- _SELECTED PASSAGE_

I was suprised to see that the actual type of the object I get with x.GetType().GetProperty("Foo") is not System.Reflection.PropertyInfo but System.Reflection.RuntimePropertyInfo.
I don't see this type documentation in msdn or elsewhere.
My actual problem grows from reference-comparing two properties. I receive a property from third-party lib and compare it with a property which I get with .GetProperty("Foo") on the same type. I expected properties to be the same object (and they looks like the same property in "Locals" window while debugging), but they are not (GetHashCode result is different). So, I think it can somehow be related with the actual type of the property object which is System.Reflection.RuntimePropertyInfo.
What is System.Reflection.RuntimePropertyInfo? How to compare it? Does it behaves the same as usual PropertyInfo?

(Stored data)
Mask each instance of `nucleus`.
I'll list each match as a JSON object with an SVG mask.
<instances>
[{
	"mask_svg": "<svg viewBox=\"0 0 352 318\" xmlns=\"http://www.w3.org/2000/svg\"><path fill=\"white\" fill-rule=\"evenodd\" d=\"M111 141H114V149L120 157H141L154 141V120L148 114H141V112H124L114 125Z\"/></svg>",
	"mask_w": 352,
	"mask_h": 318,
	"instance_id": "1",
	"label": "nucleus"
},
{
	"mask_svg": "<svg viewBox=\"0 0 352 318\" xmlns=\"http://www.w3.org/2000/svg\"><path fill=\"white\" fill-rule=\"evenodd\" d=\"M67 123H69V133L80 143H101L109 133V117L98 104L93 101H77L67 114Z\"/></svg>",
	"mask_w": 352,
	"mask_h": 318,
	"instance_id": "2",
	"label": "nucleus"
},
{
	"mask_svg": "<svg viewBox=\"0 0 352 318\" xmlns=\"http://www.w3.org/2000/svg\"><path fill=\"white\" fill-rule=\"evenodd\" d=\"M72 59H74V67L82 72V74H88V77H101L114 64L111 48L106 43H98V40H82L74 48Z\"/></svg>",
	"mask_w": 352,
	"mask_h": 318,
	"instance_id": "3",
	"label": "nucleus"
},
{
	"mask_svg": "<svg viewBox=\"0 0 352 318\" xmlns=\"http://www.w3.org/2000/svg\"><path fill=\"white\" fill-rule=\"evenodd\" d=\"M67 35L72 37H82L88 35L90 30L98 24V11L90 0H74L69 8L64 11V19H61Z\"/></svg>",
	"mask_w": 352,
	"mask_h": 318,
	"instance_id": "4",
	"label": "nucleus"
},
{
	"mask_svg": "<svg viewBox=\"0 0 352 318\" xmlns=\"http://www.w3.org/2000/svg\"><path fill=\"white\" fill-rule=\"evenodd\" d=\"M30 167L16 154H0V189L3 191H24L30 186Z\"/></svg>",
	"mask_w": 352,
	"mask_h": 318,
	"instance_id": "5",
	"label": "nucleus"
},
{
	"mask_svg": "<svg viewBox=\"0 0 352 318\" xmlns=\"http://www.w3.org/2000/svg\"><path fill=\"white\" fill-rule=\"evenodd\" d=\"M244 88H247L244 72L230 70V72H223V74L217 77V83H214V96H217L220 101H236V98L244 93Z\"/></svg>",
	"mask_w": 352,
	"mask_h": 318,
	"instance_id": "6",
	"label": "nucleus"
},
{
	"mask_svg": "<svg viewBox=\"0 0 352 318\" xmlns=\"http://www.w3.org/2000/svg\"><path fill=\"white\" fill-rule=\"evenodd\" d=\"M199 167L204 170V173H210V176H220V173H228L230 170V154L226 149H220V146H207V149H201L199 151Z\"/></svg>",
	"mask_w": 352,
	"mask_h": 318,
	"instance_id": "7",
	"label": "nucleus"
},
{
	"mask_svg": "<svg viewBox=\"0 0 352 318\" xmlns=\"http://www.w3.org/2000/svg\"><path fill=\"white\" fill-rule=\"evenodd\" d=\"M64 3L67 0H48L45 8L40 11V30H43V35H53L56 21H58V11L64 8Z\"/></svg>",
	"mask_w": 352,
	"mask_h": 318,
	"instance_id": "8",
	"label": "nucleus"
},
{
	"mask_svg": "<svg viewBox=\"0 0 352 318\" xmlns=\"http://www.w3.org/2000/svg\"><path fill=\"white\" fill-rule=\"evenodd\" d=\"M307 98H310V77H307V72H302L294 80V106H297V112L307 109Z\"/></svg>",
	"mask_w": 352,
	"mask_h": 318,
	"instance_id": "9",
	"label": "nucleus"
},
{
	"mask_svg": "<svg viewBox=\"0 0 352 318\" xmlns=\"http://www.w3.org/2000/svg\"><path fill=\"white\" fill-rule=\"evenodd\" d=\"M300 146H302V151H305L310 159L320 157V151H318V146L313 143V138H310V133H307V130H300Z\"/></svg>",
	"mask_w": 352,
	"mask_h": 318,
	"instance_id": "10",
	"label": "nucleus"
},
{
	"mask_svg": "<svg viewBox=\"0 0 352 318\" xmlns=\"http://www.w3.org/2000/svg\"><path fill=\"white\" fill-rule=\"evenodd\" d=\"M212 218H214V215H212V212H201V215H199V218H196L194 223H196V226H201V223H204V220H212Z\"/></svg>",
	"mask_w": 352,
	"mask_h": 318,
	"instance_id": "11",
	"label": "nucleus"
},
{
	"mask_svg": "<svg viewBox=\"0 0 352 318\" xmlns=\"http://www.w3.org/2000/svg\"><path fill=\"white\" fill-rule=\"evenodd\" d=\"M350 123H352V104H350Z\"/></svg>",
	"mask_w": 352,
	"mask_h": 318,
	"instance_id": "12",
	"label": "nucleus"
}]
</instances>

- _ACTIVITY LIST_
1) In the question about RuntimePropertyInfo, what showed the writer that the two properties were not the same object?
2) Please go on with the question about RuntimePropertyInfo, picking up after its final sentence.

- _ANSWERS BY TASK_
1) The GetHashCode results for the two properties were different.

2)
RuntimePropertyInfo is an internal implementation. It is a PropertyInfo, and in fact, GetProperty returns PropertyInfo (even if the underlying type is RuntimePropertyInfo).
The third-party lib is probably getting the property of a different type than you are?
new blah().GetType().GetProperty("Test") == new blah().GetType().GetProperty("Test")
Returns true.
PropertyInfo is an abstract class while RuntimePropertyInfo is the concrete implementation of PropertyInfo.
When we call Type.GetProperties() or Type.GetProperty() they actually returns the RuntimePropertyInfo.
The reason you are getting reference not equal could be because of the Type signature difference in the third-party lib.